The Bengal Government, on occasion of refusing to comply with the humble petition of the inhabitants for the repeal of the Stamp Act, was pleased to rest its assumed right to unlimited powers of secretly devised taxation, chiefly on the following grounds: 1st, That the Act of the 53 Geo, III. does intentionally confer the whole power claimed, in as full and ample a manner over Calcutta as over any other part of India; and 2d, that it is "just and necessary that the immunities and distinctions which have heretofore subsisted between the city and the provinces, should be abolished; that as all equally enjoy the " inestimable benefits" of the Company's administration, so all should contribute alike to its financial wants, whereas the city inhabitants hitherto have contributed "little or nothing."

Against the first of these positions the inhabitants contend, that the subsisting distinctions between the inhabitants of the city and provinces are coeval with the first acquisitions of territory in Bengal, and conferred and confirmed by successive charters or acts of Parliament; being of the nature of FUNDAMENTAL and Essential rights anterior in date to the Company itself; these are not to be argued away by implication and inference, for in 1661, Charles II. conferred on all British settlements in India the benefit of English laws. Cal

cutta was settled in 1696 by permission of the Mogul dynasty. In 1708, the United East India Company was established under Lord Godolphin's award.

The 13 Geo. I., 1726, conferred a regular charter of justice, and English courts of civil and criminal jurisdiction in Calcutta, consisting of Mayors, Aldermen, and Justices. The 25 Geo. II., 1754, erected those courts into courts of record.

The first conquests of the Company took place only in 1757' before which they had no provincial possessions or revenues. From that period cessions and conquests have proceeded with little intermission to the present time, when the Company hold the greater part of India under direct rule, and the remainder under effectual influence.

In 1765, the Mogul conferred on the Company the Dewanee, or civil and revenue administration of the provinces of Bengal, Behar, and Orissa.

In 1772, the Company assumed the functions of Dewan.

In 1769, by the 9 Geo. III., the Company were permitted temporarily to hold the revenues of India (as they then stood) for a large annual fine.

──────────

● Tasks to perform
[1] Rewrite the paragraph of the text on the Bengal Stamp Act that begins "The 13 Geo. I., 1726" as a short list, keeping its main facts.
[2] Summarize the text on the Bengal Stamp Act in two sentences.
[3] Resume the text on the Bengal Stamp Act from the point where it stops.

Source records:
──────────

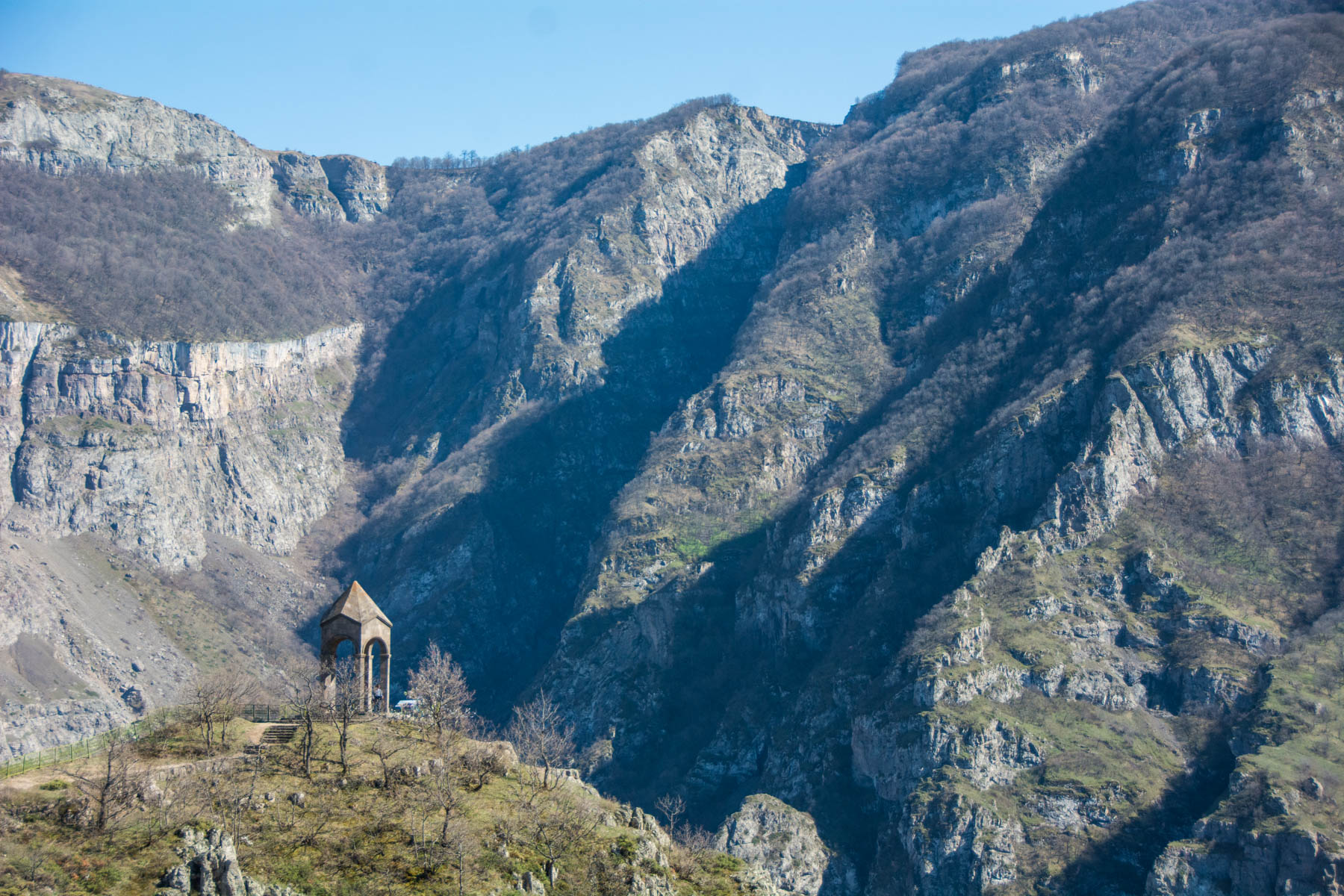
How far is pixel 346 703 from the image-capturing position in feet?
219

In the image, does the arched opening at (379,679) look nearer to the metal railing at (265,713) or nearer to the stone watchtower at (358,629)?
the stone watchtower at (358,629)

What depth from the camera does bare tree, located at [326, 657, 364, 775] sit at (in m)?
64.6

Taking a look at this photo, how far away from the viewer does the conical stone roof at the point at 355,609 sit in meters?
72.5

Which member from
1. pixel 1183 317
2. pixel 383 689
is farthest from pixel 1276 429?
pixel 383 689

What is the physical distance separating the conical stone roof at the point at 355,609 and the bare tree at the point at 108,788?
15482 mm

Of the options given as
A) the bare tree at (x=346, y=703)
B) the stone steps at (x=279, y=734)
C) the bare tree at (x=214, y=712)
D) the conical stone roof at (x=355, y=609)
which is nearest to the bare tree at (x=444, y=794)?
the bare tree at (x=346, y=703)

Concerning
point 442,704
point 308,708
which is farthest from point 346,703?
point 442,704

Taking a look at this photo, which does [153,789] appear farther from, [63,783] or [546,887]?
[546,887]

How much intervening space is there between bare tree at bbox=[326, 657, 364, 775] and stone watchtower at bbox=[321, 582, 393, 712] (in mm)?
389

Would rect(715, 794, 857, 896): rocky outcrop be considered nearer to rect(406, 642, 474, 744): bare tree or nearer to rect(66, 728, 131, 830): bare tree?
rect(406, 642, 474, 744): bare tree

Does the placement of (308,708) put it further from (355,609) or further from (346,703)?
(355,609)

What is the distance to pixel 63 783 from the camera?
56344 mm

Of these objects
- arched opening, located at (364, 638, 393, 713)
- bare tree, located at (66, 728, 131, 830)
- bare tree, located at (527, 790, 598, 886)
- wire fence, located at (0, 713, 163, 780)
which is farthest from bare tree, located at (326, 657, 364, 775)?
bare tree, located at (66, 728, 131, 830)

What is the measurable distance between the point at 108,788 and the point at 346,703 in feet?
45.5
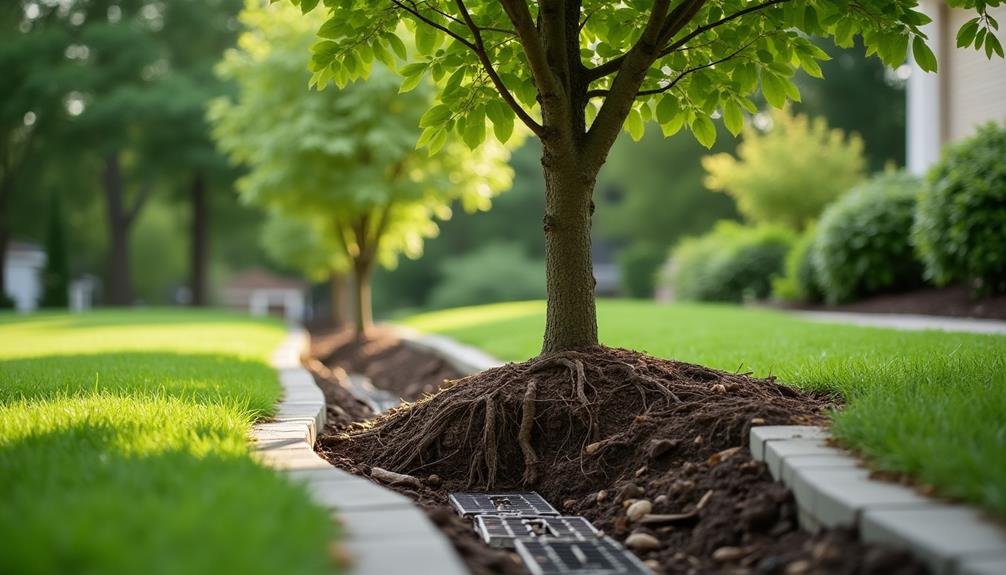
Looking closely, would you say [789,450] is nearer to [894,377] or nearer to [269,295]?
[894,377]

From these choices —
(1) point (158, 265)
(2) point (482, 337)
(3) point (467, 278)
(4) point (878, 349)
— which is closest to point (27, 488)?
(4) point (878, 349)

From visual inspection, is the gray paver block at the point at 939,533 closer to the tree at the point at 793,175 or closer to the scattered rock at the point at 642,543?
the scattered rock at the point at 642,543

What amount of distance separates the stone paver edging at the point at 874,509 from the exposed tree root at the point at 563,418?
0.59 meters

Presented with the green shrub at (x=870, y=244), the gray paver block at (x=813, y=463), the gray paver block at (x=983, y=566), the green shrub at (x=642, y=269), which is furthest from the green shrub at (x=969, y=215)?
the green shrub at (x=642, y=269)

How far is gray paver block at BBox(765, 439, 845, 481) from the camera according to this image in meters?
3.14

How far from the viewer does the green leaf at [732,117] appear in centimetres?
469

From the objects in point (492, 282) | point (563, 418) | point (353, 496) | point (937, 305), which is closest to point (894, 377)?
point (563, 418)

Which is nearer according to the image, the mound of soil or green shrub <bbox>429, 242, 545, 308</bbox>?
the mound of soil

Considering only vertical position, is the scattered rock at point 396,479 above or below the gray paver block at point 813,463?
below

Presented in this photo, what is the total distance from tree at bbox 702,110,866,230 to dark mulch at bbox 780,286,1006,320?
31.8 feet

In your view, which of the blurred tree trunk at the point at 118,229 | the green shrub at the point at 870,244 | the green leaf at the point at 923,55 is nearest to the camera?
the green leaf at the point at 923,55

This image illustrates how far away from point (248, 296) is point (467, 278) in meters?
18.7

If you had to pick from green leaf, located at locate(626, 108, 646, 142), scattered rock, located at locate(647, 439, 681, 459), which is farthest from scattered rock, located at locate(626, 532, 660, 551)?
green leaf, located at locate(626, 108, 646, 142)

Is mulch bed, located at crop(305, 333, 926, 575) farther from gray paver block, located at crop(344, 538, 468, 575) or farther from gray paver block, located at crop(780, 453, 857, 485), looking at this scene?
gray paver block, located at crop(344, 538, 468, 575)
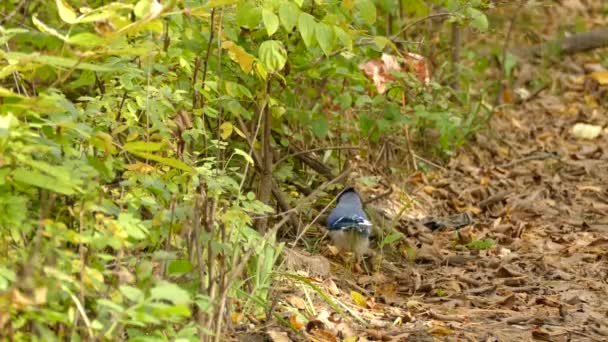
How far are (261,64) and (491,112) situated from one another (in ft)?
13.3

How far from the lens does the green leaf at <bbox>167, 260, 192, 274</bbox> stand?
3.46m

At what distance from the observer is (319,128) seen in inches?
238

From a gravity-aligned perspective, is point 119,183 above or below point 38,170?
below

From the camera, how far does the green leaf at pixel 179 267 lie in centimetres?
346

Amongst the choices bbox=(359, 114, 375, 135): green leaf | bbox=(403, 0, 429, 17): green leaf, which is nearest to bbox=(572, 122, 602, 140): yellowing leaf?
bbox=(359, 114, 375, 135): green leaf

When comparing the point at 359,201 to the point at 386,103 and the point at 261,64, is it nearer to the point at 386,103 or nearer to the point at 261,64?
the point at 386,103

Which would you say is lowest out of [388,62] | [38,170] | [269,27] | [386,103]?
[386,103]

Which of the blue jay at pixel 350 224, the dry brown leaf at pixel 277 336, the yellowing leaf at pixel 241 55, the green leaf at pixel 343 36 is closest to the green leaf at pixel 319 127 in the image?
the blue jay at pixel 350 224

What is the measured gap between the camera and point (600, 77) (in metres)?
9.55

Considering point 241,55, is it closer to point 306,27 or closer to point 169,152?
point 306,27

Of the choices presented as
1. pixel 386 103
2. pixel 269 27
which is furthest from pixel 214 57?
pixel 386 103

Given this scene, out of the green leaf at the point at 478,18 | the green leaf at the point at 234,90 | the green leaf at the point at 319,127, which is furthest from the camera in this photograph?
the green leaf at the point at 319,127

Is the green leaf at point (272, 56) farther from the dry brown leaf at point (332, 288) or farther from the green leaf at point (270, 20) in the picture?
the dry brown leaf at point (332, 288)

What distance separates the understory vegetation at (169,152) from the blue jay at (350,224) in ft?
0.54
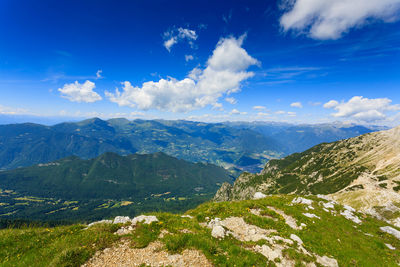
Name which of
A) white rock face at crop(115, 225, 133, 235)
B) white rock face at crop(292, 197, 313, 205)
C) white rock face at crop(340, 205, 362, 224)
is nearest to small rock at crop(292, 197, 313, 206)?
white rock face at crop(292, 197, 313, 205)

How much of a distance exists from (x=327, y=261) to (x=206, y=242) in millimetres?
10988

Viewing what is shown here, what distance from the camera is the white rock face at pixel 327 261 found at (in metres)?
14.1

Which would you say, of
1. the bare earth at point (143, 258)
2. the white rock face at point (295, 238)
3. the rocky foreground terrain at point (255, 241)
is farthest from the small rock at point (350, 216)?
the bare earth at point (143, 258)

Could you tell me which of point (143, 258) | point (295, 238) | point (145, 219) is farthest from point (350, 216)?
point (143, 258)

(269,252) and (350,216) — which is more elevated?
(269,252)

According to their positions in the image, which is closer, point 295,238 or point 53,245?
point 53,245

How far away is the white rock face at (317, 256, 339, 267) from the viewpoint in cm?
1412

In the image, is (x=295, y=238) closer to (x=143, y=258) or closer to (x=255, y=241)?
(x=255, y=241)

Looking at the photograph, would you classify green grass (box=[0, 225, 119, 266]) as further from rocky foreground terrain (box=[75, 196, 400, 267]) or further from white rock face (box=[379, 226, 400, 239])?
white rock face (box=[379, 226, 400, 239])

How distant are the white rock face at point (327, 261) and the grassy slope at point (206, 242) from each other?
0.68 metres

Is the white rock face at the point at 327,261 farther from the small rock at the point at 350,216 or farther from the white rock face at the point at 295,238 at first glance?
the small rock at the point at 350,216

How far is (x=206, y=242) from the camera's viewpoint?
1349 cm

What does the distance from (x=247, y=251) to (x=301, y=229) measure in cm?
1108

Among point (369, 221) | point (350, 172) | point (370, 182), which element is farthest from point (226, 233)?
point (350, 172)
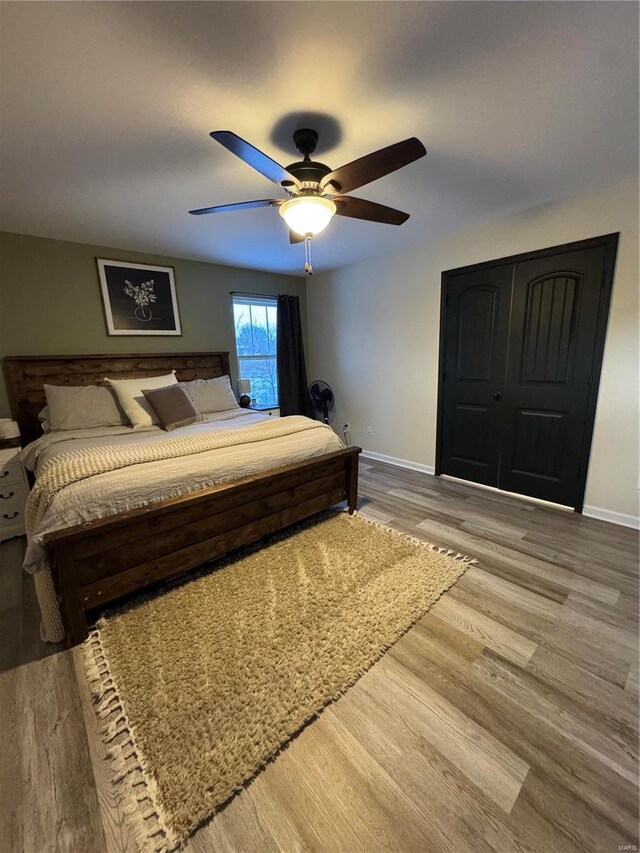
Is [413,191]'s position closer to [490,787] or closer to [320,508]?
[320,508]

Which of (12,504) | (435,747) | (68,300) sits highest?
(68,300)

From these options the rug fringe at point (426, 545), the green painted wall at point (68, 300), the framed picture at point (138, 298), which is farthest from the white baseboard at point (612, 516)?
the framed picture at point (138, 298)

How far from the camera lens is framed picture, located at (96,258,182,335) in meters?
3.23

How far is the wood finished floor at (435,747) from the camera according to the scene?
934 millimetres

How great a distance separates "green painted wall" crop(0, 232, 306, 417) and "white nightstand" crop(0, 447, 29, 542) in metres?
0.64

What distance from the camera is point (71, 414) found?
2.74 metres

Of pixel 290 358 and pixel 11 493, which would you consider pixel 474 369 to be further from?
pixel 11 493

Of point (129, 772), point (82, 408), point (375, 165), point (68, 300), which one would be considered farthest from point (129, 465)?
point (68, 300)

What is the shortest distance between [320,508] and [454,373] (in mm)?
1933

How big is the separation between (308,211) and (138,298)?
2.53m

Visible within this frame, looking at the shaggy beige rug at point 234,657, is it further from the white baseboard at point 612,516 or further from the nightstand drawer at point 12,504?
the nightstand drawer at point 12,504

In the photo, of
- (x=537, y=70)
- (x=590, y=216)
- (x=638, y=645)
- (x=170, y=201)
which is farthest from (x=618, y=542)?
(x=170, y=201)

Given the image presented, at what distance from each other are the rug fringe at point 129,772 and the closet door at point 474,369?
10.2ft

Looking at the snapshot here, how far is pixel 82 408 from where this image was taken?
2789mm
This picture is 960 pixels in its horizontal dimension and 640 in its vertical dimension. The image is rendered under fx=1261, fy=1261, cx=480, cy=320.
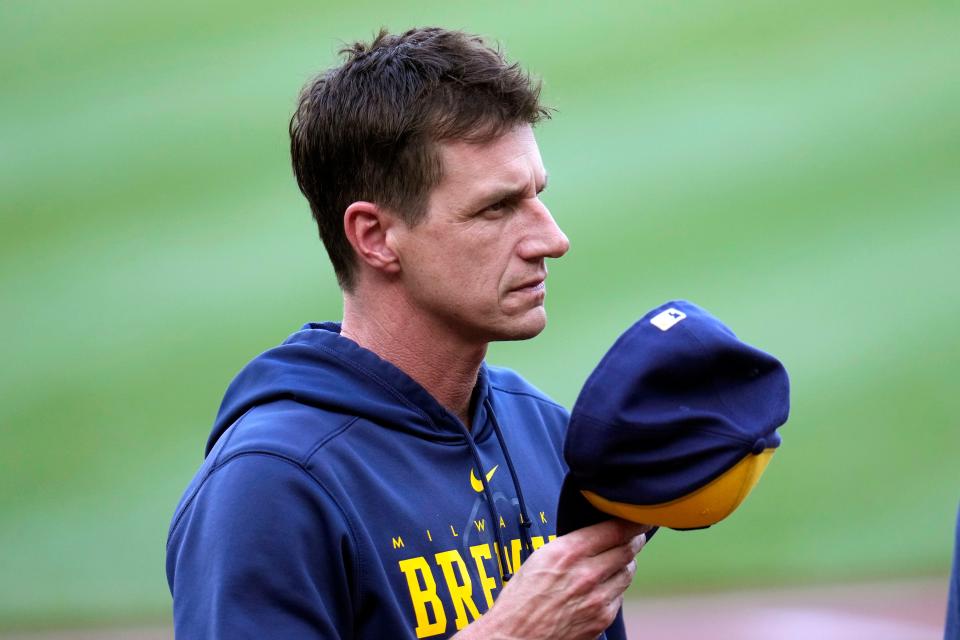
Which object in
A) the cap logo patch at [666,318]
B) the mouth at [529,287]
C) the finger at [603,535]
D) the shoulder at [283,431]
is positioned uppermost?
the mouth at [529,287]

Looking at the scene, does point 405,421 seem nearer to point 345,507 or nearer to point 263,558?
point 345,507

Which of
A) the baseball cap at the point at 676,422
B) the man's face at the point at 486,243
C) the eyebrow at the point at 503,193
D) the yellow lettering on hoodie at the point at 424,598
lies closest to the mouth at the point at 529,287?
the man's face at the point at 486,243

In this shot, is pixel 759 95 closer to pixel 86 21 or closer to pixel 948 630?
pixel 86 21

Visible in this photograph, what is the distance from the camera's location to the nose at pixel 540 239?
4.81 ft

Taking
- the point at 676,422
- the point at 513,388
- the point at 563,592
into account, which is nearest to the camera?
the point at 676,422

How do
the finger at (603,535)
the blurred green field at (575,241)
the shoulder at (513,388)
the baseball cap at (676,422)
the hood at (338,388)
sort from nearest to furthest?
the baseball cap at (676,422) → the finger at (603,535) → the hood at (338,388) → the shoulder at (513,388) → the blurred green field at (575,241)

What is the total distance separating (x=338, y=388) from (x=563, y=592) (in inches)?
13.7

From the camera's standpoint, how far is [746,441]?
1219mm

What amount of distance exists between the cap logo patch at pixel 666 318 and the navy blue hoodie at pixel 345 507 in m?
0.33

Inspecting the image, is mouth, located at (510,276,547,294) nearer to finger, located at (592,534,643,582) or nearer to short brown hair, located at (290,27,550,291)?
short brown hair, located at (290,27,550,291)

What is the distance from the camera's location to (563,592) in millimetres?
1316

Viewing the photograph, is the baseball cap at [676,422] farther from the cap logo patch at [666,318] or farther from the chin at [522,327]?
the chin at [522,327]

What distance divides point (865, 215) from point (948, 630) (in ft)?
9.90

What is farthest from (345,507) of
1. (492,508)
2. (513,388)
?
(513,388)
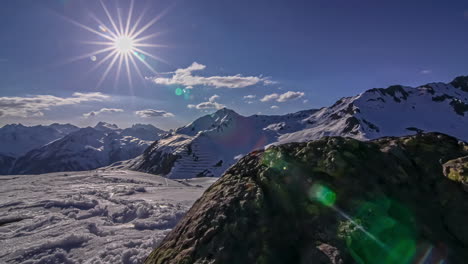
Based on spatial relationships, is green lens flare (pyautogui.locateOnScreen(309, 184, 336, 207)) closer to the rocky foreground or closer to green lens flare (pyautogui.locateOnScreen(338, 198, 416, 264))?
the rocky foreground

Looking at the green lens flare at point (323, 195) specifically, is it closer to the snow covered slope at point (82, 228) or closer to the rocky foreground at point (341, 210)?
the rocky foreground at point (341, 210)

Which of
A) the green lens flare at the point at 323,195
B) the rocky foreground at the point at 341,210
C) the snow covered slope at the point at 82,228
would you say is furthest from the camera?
the snow covered slope at the point at 82,228

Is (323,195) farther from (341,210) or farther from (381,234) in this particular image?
(381,234)

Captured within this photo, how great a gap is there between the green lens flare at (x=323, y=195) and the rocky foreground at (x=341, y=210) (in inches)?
0.8

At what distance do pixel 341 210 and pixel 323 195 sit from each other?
452 mm

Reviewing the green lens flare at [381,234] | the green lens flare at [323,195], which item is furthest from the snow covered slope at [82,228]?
the green lens flare at [381,234]

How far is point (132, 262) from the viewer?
7375mm

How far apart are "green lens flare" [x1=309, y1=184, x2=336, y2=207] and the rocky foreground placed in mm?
20

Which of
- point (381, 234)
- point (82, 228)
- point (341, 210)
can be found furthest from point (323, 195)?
point (82, 228)

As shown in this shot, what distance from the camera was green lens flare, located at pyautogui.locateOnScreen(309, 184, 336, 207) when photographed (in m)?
4.83

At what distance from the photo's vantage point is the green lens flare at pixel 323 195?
15.8ft

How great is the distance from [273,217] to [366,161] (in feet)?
7.95

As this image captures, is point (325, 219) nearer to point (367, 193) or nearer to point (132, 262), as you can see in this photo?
point (367, 193)

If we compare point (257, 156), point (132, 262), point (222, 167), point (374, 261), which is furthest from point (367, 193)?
point (222, 167)
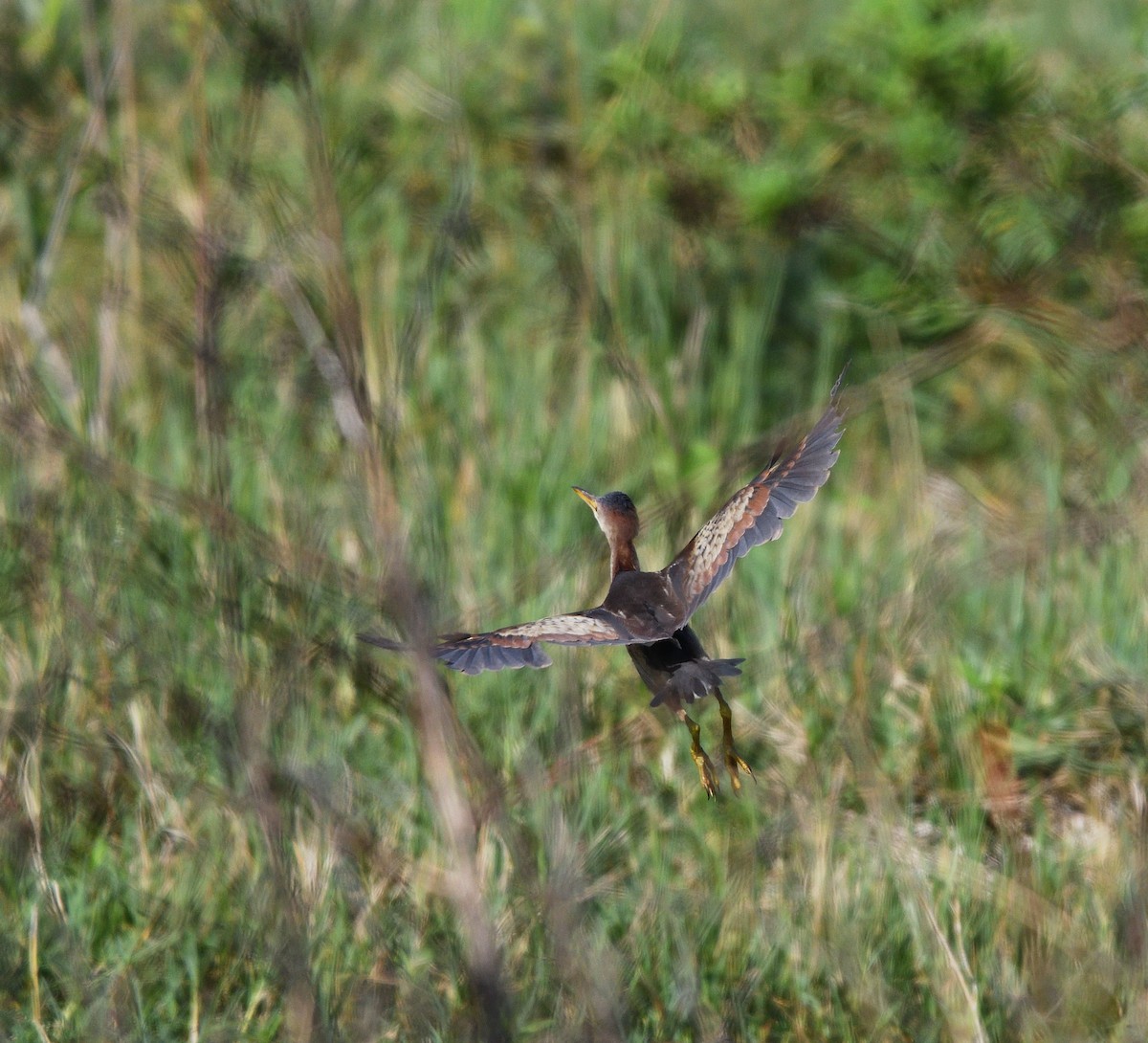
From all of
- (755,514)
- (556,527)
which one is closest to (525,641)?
(755,514)

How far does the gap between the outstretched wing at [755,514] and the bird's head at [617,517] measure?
127mm

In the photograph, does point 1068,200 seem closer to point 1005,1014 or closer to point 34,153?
→ point 1005,1014

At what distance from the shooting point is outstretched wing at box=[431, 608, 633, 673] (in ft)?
4.74

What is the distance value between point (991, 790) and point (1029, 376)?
226 centimetres

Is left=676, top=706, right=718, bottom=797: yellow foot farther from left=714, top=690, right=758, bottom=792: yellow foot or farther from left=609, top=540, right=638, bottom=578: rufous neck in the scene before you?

──────────

● Responses by task
[1]
- 1726 (13 Geo. I.): Calcutta received a regular charter of justice and English civil and criminal courts made up of Mayors, Aldermen, and Justices.
- 1754 (25 Geo. II.): those courts were made courts of record.

[2] In refusing the inhabitants' petition to repeal the Stamp Act, the Bengal Government based its claimed right to unlimited taxation chiefly on the Act of 53 Geo. III. and on the view that the distinctions between the city and the provinces should be abolished so that all contribute alike. Against the first position, the inhabitants contend that these distinctions date from the first acquisitions of territory in Bengal and are fundamental rights confirmed by successive charters or acts of Parliament, and they trace this history from the 1661 grant of English laws to the Company's 1769 permission to hold the revenues of India.

[3]
The 13 Geo. III., 1773, established a new Parliamentary Constitution for the Company and for the whole of British India, confirming the grant of the revenues and the fine. For the protection of the subject against the notorious abuses of the Company's Government (declared in the preamble) a new Supreme Court of Judicature was set up in lieu of the old courts. The statute confirmed the old privilege of English laws exclusively (with reservation of certain Native usages of inheritance, marriage, &c.,) within Calcutta ;. it extended the jurisdiction of the new Court without, to all Englishmen and all Natives in their service or that of the Company. It left to the local Government no legislative power within the city, except to make ordinances for good order and civil government, with the "consent and approbation" of the Supreme Court after twenty days' notice in Court, by publication to the inhabitants, of such intended rules against this sanction and registration an appeal was provided to the King in Council.

"The 21 Geo. III., 1781, curtailed the civil and revenue jurisdiction of the Supreme Court in the provinces, but confirmed its undivided powers and the sole authority and privileges of English law within the old bounds of Calcutta; it left the co-ordinate legislative functions of the Court untouched.

The 33 Geo. III., 1793, continued the then revenues (land-rent, salt, and opium) to the Company, on the usual and nominal composition. It levied, for police purposes through the King's Justices of Peace, a specific tax on houses; but it left the privileges of the English settlement and Supreme Court intact.